Yatris see ‘the light’ at Shri Parbirham mela


June 9, 2012

Hundreds of Hindu Yatris from Sindh and Balochistan sighted the Joti (Divine Light) on what was the last day of the Faqeer Parbirham Mela, which was held earlier this week at the Verhi Jhap village in the Tharparkar district. The sighting marks the end of a pilgrimage in which the devotees travel barefoot through the scorching summer heat to worship at one of the holiest Hindu temples in the sub-continent.
One of the many rituals performed during this religious festival is known as the Chharhi Saheb Yatra, in which a procession of devotees is led by a man carrying an elaborately decorated Chharri (stick) on his shoulder. The stick symbolises the spiritual power of the Shri Parbirham.
During their trek to the temple in Veri Jhap, the Yatris recite religious chants as a demonstration of their spiritual devotion.
The village of Verhi Jhap has been immortalised in the prose of legendary poet Shah Abdul Latif Bhitai. Bhitai words depict the love among the devotees, who live in a commune during their week-long stay at the village.

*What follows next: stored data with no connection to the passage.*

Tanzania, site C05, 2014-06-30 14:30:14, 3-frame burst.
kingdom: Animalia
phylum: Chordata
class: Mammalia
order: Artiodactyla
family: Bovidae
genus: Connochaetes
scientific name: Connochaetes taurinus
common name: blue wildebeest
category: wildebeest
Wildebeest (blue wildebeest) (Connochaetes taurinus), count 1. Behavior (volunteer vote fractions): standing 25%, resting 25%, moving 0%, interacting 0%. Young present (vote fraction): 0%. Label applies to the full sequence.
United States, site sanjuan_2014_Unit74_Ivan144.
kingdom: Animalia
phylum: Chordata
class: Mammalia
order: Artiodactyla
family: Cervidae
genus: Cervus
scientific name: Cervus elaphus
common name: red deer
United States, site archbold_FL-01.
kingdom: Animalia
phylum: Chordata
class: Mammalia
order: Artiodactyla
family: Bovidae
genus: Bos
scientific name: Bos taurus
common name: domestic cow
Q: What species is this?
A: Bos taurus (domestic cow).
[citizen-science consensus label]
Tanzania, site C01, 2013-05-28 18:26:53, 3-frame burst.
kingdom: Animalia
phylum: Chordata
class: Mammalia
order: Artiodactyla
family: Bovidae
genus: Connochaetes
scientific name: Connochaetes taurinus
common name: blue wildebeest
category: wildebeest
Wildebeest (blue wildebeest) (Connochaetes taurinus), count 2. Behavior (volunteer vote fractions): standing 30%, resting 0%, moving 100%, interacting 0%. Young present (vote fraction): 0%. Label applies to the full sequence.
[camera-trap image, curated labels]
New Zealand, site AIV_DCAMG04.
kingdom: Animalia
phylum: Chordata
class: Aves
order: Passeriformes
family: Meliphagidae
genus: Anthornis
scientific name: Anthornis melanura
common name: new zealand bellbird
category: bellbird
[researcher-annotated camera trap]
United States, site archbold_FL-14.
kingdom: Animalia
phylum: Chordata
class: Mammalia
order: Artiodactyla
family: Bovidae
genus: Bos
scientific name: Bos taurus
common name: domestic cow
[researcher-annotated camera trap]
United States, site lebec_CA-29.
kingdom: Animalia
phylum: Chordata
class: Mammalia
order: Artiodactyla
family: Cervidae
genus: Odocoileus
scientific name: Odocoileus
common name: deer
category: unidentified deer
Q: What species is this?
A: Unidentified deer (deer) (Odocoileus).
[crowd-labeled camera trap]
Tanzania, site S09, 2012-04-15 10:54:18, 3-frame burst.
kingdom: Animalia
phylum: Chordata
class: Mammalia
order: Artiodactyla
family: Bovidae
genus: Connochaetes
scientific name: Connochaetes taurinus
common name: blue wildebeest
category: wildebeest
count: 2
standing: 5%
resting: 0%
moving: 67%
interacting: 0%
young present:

Renowned author, Bheromal Advani, in a book that focuses on Bhitai’s travels, has also thrown light on Verhi Jhap, the temple and its background.
The shrine at Verhi Jhap is an ancient Shiva Temple which is considered one of the holiest Hindu sites in the sub-continent, along with Dwarkanath, Badrinath, Kelash Nath in Kashmir and the Hinglaj in Balochistan.
The religious festival is usually celebrated in the first week of June, just before monsoon season. During their weeklong stay at the temple, the devotees live harmoniously with one another in a communal system in which food is distributed evenly among the people.
Though the festival features many events, the main attraction for the devotees is the sighting of the joti, a mysterious flame that is said to rise after sunset from a thick bush tree near the temple.
The worshippers wait for hours to witness the mystical scene, which lasts for just a few

seconds. Devotees associate the sighting of the joti with fulfillment of their dreams and hopes; when the joti is sighted, they exchange greetings and congratulations.
There have been years, though, in which the joti was not sighted. When this happens the devotees return to their respective villages with a heavy heart, as it is thought to be a bad omen.
Before the subcontinent was partitioned, pilgrims would stay at Vhera Jhap for several weeks. The festival is still observed by a numerous devotees from Sindh who have shifted to other countries.